Despite the advances in modern medicine, it’s unnatural – even for freaks of nature like Seidenberg – to return from ACL/MCL tears just more than four months later (the estimated recovery time after suffering the injury on Dec. 27 and having surgery on Jan. 7 was six-to-eight months). Perhaps, maybe, this might make sense late in the regular season – had he been hurt earlier, of course – as a postseason tune-up, but the playoffs are an entirely different animal. These aren’t preseason games. Everything is on the line.
He’s 32 years old. In tip-top physical condition, the injury aside, but he’s no spring chicken. The postseason is physically and emotionally grueling and the potential for re-injury is substantial for someone who logs the kind of minutes Seidenberg plays. He wouldn’t dress to play 12 minutes; he’d see double that ice-time. How quickly could he work through the rust and get back into game-shape and move at game-speed? That in mind, would he instantly be a better option than the faster albeit mistake-prone Bartkowski?

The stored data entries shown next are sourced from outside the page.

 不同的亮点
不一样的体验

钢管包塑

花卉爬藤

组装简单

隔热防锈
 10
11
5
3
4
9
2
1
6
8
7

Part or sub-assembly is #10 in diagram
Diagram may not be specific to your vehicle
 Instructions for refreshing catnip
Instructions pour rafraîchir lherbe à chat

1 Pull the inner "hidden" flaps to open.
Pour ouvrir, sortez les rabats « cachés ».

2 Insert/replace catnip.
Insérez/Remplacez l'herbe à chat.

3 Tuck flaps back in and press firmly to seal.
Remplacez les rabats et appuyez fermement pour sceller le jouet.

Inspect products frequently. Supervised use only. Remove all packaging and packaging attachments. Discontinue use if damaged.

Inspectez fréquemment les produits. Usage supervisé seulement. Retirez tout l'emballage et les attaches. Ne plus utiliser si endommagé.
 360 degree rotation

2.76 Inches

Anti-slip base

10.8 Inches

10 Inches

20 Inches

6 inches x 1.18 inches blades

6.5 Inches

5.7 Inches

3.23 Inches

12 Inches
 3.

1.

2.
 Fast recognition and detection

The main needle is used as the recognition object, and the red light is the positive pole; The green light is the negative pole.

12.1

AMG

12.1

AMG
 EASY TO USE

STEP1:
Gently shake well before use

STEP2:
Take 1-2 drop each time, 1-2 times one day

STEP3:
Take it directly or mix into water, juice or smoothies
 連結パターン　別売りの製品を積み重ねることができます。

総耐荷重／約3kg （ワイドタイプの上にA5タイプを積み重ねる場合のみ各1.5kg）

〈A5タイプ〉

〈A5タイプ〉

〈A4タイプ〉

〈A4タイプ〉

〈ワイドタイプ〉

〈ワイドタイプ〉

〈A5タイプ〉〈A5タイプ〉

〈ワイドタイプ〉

Many will say "yes" to that last question, and do so without hesitation. They’re probably right, given what we’ve seen so far.
But the Bruins have reached this point, a win away from facing either the Penguins (questions in net) or Rangers (questions on offense) for a return trip to the Cup Final. They can survive without him, in hopes of having similar success with him for years to come.
The discussions will continue. Seidenberg will, barring a setback, start taking more contact by the day. If his replacements are still shaky going forward, organizational pressure could mount.
It’s not an easy decision, but the Bruins should leave Seidenberg right where he is: practicing, improving, and motivated. Oh, and likely to be in the best shape of his career come training camp.